TASK DIRECTIONS: Write out the data that follows exactly, keeping every picture out.

THE RECORDS:
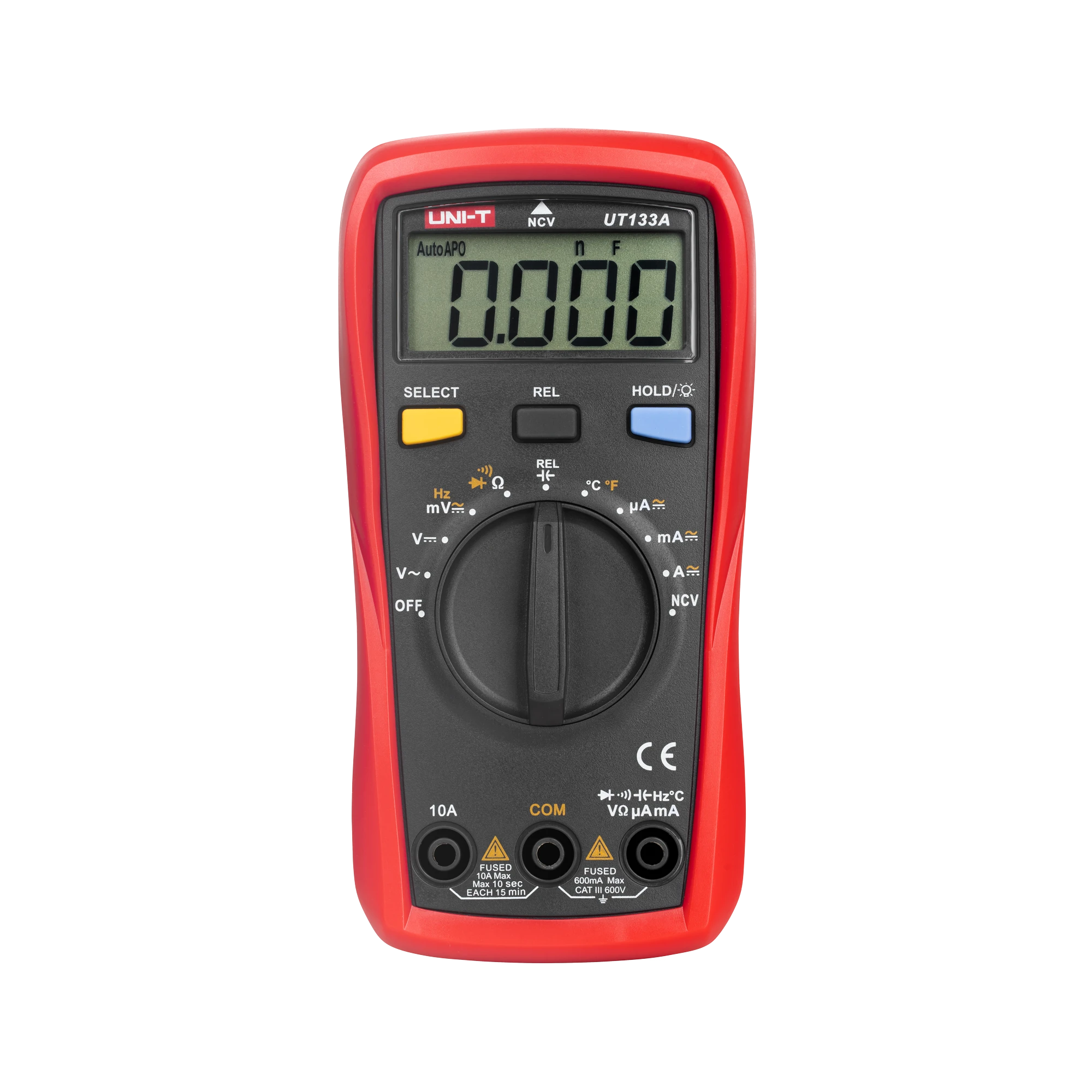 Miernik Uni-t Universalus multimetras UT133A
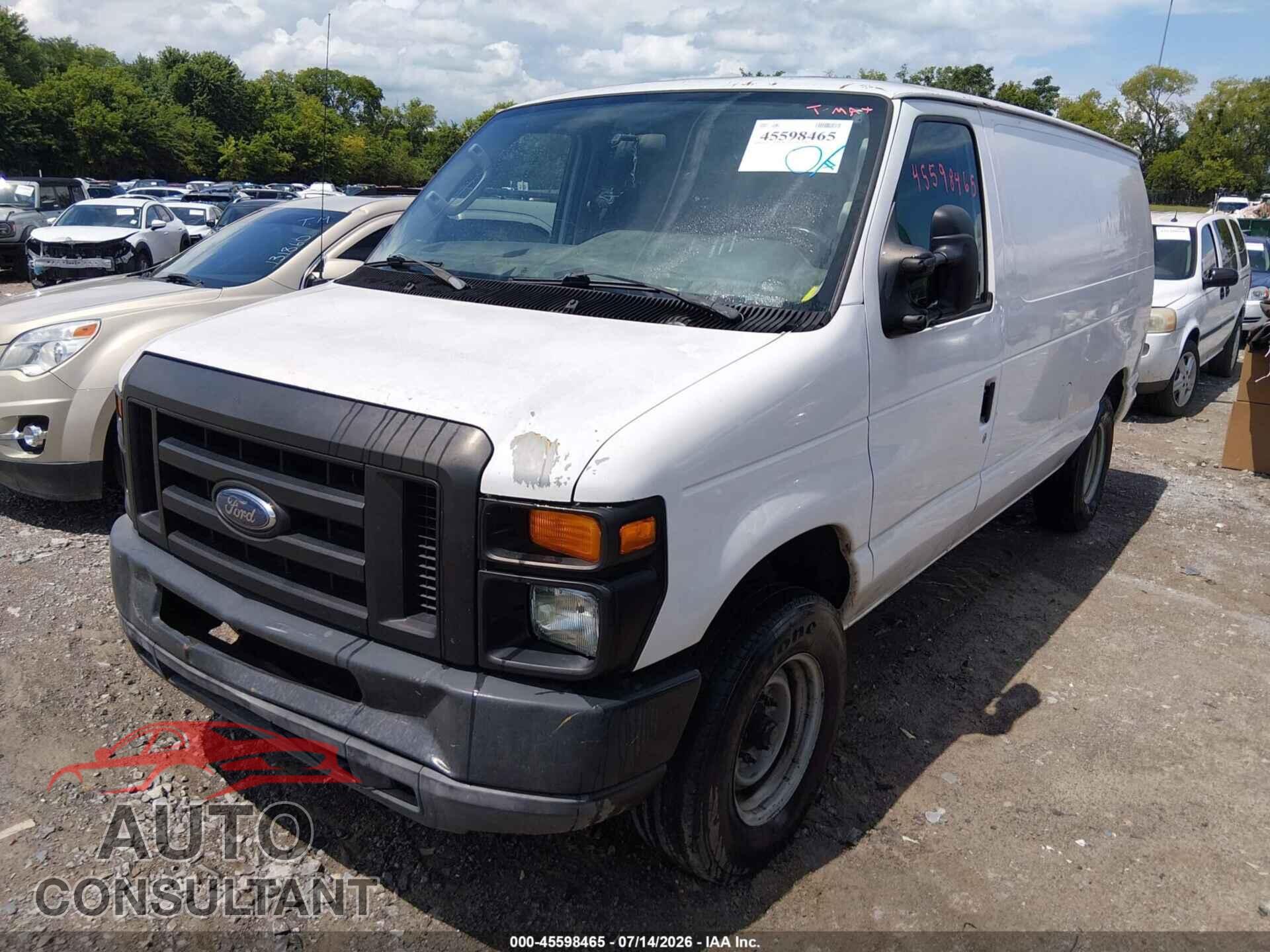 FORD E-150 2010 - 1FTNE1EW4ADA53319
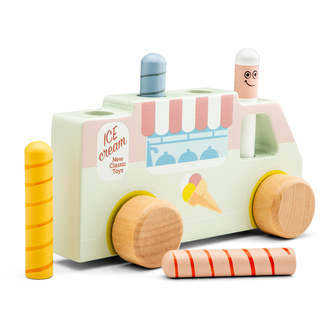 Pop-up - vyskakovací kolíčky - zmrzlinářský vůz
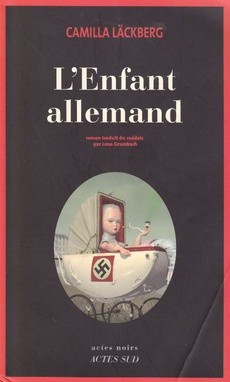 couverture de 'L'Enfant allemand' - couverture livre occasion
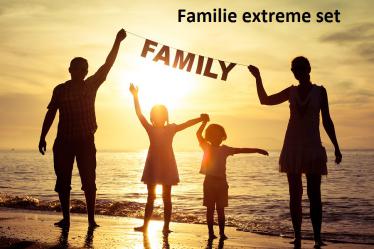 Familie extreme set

PROBLEM SOLUTION:
 Miernik Uni-t Universalus multimetras UT133A
 FORD E-150 2010 - 1FTNE1EW4ADA53319
 Pop-up - vyskakovací kolíčky - zmrzlinářský vůz
 couverture de 'L'Enfant allemand' - couverture livre occasion
 Familie extreme set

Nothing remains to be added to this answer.